При этом Довлатова завораживала магия денег. Сергей говорил о них постоянно, да и писал немало – как Достоевский. Он и разбогатеть хотел, как мечтали герои Федора Михайловича: трах – и разбогател.
Довлатова поражала связь – конечно, окольная, а не прямая – денег с любовью. Он удивлялся привязанности денег к своим хозяевам. Сергей свято верил, что одни рождены для богатства, другие – для бедности, и никакие внешние обстоятельства не в силах изменить изначальную расстановку. Но главной для него была способность денег сделать всякого человека смешным.
У самого Сергея было сложное отношение к деньгам, потому что они, как ни крути, самый прямой эквивалент успеха. Между тем все герои Довлатова – неудачники.
Я хотел было исправить “героев” на “любимых героев”, но сообразил, что других у Довлатова и нету. Как раз жизненный провал и превращает отрицательных персонажей если не в положительных, то в терпимых. Аура неуспеха мирит автора со всеми. С функционером-редактором, у которого лопнули штаны, с майором КГБ, который пьет теплую водку, со стукачом-однокурсником, которого не любят девицы, ну и, конечно, с бесчисленными алкашами, людьми “ослепительного благородства”.
Что все это значит? Милосердие? Не уверен. По-моему, Довлатов смаковал провал. Для его мира всякое совершенство – губительно.
В сущности, это религия неудачников. Ее основной догмат – беззащитность мира перед нашим успехом в нем. И чем больше успех, тем страшнее последствия. Безошибочность сделала бы жизнь вообще невозможной. Представить себе только достигшую полного успеха коллективизацию, абсолютную расовую чистоту, безупречно работающую секретную полицию. “Уралмаш”, со стопроцентной эффективностью перерабатывающий окружающую среду в экскаваторы, был бы успешней атомной бомбы.

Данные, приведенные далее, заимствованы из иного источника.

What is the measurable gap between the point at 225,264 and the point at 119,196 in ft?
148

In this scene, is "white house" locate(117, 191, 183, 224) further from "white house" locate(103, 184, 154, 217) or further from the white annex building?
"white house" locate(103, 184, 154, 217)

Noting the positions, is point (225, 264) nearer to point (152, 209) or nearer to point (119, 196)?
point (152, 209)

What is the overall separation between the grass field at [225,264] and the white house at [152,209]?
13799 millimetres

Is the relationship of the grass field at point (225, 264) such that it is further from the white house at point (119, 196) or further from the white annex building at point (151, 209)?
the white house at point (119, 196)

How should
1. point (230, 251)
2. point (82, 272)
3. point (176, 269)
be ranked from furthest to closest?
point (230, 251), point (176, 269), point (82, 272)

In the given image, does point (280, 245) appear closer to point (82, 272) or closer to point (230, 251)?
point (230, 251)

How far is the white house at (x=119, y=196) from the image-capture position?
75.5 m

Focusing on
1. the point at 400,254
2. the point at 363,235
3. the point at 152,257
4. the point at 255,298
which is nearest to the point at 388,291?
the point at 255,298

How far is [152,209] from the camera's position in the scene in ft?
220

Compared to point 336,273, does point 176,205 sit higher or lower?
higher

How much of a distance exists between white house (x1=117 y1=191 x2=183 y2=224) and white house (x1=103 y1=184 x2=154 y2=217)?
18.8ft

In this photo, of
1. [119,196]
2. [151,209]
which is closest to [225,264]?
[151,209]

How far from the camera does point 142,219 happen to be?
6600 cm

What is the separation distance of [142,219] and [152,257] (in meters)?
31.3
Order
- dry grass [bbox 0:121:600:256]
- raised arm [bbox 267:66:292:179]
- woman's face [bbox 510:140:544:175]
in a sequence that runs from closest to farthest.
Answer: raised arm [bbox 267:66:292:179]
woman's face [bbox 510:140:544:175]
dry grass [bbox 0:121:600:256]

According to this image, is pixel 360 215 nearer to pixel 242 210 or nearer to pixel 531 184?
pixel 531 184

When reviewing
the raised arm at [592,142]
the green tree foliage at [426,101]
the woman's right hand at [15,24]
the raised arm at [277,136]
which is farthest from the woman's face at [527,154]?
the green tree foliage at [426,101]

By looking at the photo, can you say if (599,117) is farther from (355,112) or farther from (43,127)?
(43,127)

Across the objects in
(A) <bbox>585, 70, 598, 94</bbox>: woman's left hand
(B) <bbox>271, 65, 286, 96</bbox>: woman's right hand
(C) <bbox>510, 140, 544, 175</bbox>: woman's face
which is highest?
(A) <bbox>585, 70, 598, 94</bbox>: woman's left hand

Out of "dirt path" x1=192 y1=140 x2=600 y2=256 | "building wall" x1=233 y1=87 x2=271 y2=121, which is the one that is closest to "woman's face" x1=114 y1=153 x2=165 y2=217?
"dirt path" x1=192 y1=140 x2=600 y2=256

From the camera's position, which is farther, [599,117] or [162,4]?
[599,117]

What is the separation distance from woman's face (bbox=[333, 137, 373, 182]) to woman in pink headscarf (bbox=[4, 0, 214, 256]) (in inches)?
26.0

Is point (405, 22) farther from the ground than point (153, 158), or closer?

Единственная защита мира перед нашим неукротимым стремлением к успеху – несовершенство самой человеческой природы. Способность делать ошибки – встроенный в нас страхующий прибор. Ошибка не искажает, а дополняет мироздание. И в этом – метафизическое оправдание неудачи. Разгильдяйство, лень, пьянство разрушительны, а значит, спасительны, ибо, истребив пороки, мы остаемся наедине с добродетелями, от которых уже не приходится ждать пощады.
Довлатов прекрасно рисовал. Я никогда не видел, чтобы он рассеянно чертил каракули – даже на салфетке. Возможно, потому, что не доверял подсознанию. Лучше всего ему удавались шаржи – остроумные и точные. Все начатое завершено, рисунок аккуратно упакован в отведенный ему размер. Казалось, сама бумага его дисциплинировала (Сергей писал с черновиком не только письма, но даже записки в два слова).
Рисунки Довлатова ничем не отличаются от его прозы и именно потому не годятся в иллюстрации к ней. Больше всего книгам Сергея подходят рисунки “митька” Александра Флоренского, оформившего четырехтомник Довлатова. Попадание тут достигнуто тонким контрастом формы с содержанием: картинки сделаны так, как их бы нарисовал не автор, а его персонажи. Внешнее противоречие строгости и расхлябанности снимается мировоззренческим родством: “митьки” выросли на той же грядке.
Флоренский рассказывал, что решился принять заказ, только узнав, что они с Довлатовым пользовались одним пивным ларьком.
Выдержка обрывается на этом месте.